── Provided passage ──

One aspect that has helped TNB make its gains has been the degree of employee experience. Many, if not most, of the card service employees have been with the firm for years and the lower turnover has meant the entire firm accomplishes goals more efficiently. Even a section with notoriously high turnover, like the call center, has a turnover rate that is remarkably lower than the industry average. “We try to make this a fun place to work,” Savage said, “and we emphasize the member service aspects of what we do, that is part of what makes us different.” These differences came to the fore in the wake of Hurricane Katrina, Savage said, when credit unions that were knocked out of commission authorized TNB to handle their members' card requests and, in many cases, it was the TNB call center workers who provided a helping hand to members who were in dire circumstances after the storms. Those calls, Savage said, required TNB to deploy the two chaplains it has on staff to help staff process and address issues that arise from some of the member service calls they take.

───
── Stored rows ──

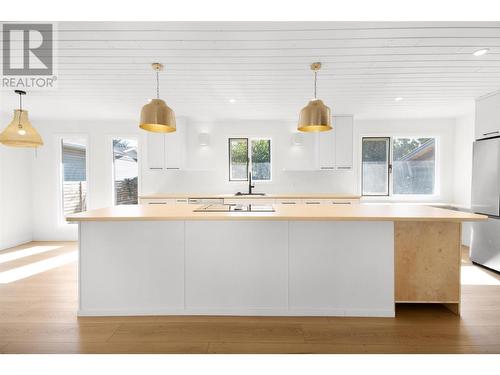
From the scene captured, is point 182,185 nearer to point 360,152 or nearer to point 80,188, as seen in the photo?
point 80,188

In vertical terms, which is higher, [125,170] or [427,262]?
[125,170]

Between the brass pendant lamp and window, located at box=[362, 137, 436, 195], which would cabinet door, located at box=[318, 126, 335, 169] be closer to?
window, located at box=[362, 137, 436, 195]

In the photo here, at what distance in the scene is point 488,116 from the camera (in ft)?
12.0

───
── Stored rows ──

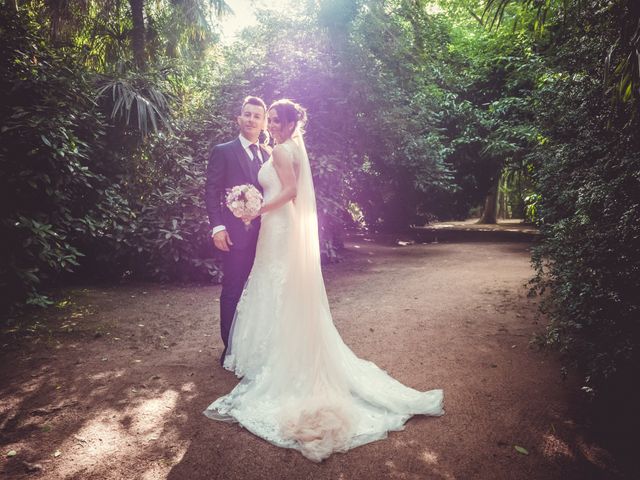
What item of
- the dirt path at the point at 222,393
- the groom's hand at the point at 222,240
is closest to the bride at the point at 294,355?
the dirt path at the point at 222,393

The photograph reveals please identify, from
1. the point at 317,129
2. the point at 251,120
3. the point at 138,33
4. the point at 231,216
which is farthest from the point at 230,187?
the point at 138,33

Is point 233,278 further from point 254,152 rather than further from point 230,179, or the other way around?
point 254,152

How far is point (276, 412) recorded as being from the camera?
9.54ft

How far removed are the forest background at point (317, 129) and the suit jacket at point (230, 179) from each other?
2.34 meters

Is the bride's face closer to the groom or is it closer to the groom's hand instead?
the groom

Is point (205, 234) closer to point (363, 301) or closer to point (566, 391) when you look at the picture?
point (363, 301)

───
── Stored rows ──

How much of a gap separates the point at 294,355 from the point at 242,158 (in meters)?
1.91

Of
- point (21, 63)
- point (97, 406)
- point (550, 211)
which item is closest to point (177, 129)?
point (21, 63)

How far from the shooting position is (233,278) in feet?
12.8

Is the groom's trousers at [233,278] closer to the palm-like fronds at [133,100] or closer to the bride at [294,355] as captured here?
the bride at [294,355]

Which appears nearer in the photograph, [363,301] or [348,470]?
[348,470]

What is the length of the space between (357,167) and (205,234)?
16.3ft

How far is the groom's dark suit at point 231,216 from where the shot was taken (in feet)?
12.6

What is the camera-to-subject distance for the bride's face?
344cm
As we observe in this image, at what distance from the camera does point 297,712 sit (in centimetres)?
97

───

Instruction =>
Pick up the passage on TNB's card service employees after its last sentence and continue it.

Result of the task =>
Of course all of this would be for naught if credit unions get out of the card issuing business overall, chased out by fears of card fraud expenses or card expenses generally. This is a fear of Rollie Penn's, a senior vice president with TNB who develops new products and services for credit union card programs and who keeps an eye on industry trends.

Penn takes the view that card fraud losses, while expensive, need to be seen in the light of the revenue card programs make for their credit unions as well as being the vehicles for strengthening the member relationship.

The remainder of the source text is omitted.